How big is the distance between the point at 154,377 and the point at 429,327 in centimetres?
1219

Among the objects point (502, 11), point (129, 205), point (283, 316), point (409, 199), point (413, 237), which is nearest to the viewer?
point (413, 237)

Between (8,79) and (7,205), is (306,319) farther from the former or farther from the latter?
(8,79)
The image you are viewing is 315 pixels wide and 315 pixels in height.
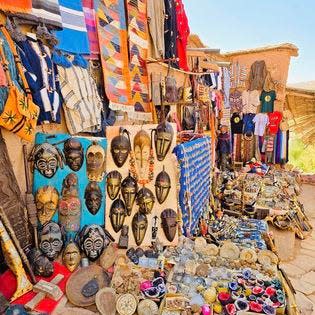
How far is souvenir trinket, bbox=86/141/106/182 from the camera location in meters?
3.71

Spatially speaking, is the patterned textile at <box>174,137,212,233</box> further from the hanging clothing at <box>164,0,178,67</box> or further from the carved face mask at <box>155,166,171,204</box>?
the hanging clothing at <box>164,0,178,67</box>

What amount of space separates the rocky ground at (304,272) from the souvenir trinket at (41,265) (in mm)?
3544

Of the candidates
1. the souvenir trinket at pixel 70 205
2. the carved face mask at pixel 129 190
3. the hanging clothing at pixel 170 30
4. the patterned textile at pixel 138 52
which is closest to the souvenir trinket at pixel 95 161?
the souvenir trinket at pixel 70 205

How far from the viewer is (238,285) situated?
342 cm

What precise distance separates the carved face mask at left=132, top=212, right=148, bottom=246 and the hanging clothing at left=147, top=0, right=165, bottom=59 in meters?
3.69

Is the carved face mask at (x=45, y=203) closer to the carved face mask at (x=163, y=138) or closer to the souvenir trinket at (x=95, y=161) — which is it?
the souvenir trinket at (x=95, y=161)

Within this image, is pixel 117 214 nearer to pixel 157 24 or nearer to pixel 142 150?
pixel 142 150

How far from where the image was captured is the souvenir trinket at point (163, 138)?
3.90 meters

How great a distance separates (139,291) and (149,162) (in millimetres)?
1505

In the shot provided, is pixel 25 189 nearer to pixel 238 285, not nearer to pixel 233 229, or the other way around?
pixel 238 285

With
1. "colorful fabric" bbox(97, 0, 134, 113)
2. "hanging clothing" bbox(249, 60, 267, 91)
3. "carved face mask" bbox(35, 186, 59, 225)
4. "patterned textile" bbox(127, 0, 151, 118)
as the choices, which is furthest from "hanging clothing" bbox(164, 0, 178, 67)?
"hanging clothing" bbox(249, 60, 267, 91)

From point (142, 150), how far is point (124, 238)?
1093mm

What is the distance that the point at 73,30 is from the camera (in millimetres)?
4133

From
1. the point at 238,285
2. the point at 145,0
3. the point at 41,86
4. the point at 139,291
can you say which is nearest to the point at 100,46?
the point at 41,86
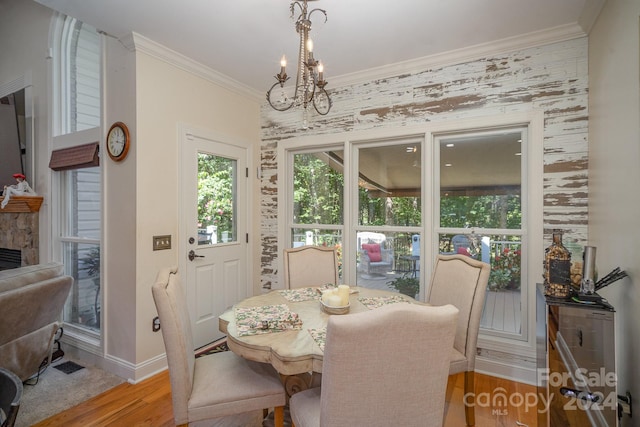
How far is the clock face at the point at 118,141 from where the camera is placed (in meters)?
2.44

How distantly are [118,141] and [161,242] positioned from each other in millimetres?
893

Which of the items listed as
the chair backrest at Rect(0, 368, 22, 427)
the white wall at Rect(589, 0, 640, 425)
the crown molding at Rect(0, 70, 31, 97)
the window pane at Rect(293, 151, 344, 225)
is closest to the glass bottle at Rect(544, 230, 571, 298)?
A: the white wall at Rect(589, 0, 640, 425)

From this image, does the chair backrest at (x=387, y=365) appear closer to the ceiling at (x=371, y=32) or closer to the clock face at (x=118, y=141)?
the ceiling at (x=371, y=32)

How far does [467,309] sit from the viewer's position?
1.89 metres

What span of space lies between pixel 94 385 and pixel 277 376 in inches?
68.5

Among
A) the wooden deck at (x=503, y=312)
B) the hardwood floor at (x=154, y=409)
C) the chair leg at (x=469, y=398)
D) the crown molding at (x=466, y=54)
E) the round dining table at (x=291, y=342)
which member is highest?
the crown molding at (x=466, y=54)

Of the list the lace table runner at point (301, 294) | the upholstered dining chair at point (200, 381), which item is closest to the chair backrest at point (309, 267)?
the lace table runner at point (301, 294)

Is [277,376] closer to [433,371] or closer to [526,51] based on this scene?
[433,371]

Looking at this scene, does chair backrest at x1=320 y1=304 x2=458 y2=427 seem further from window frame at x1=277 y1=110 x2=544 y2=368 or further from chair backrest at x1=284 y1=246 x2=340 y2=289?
window frame at x1=277 y1=110 x2=544 y2=368

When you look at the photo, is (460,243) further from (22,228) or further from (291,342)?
(22,228)

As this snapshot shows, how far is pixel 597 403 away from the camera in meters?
1.33

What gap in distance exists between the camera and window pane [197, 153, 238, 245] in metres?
3.00

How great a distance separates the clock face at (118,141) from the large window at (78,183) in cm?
30

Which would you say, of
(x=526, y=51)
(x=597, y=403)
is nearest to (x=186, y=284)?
(x=597, y=403)
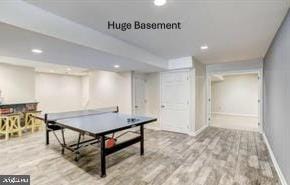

========

■ Task directions ■
Starting with the line that contains "Looking at this" and going on through the last line of the items above, arrange those lines as a Markdown table with the columns Row and Line. Number each row, and leave out blank lines and pictures.

■ Written answer ■
| Row | Line |
|---|---|
| 1 | Looking at this scene, does chair backrest at x1=320 y1=304 x2=458 y2=427 seem further from window frame at x1=277 y1=110 x2=544 y2=368 or further from chair backrest at x1=284 y1=246 x2=340 y2=289? |
| 2 | window frame at x1=277 y1=110 x2=544 y2=368 |
| 3 | When you look at the photo, is (460,243) further from (22,228) or further from (291,342)? |
| 4 | (22,228) |
| 5 | As this snapshot shows, how far is pixel 597 403 away from the camera in meters? |
| 6 | 1.33 |
| 7 | What gap in distance exists between the camera and window pane [197, 153, 238, 245] in metres? |
| 8 | 3.00 |
| 9 | How great a distance separates the clock face at (118,141) from the large window at (78,183) in cm? |
| 10 | 30 |
| 11 | Which would you say, of |
| 12 | (x=526, y=51) |
| 13 | (x=597, y=403) |
| 14 | is nearest to (x=186, y=284)? |
| 15 | (x=597, y=403) |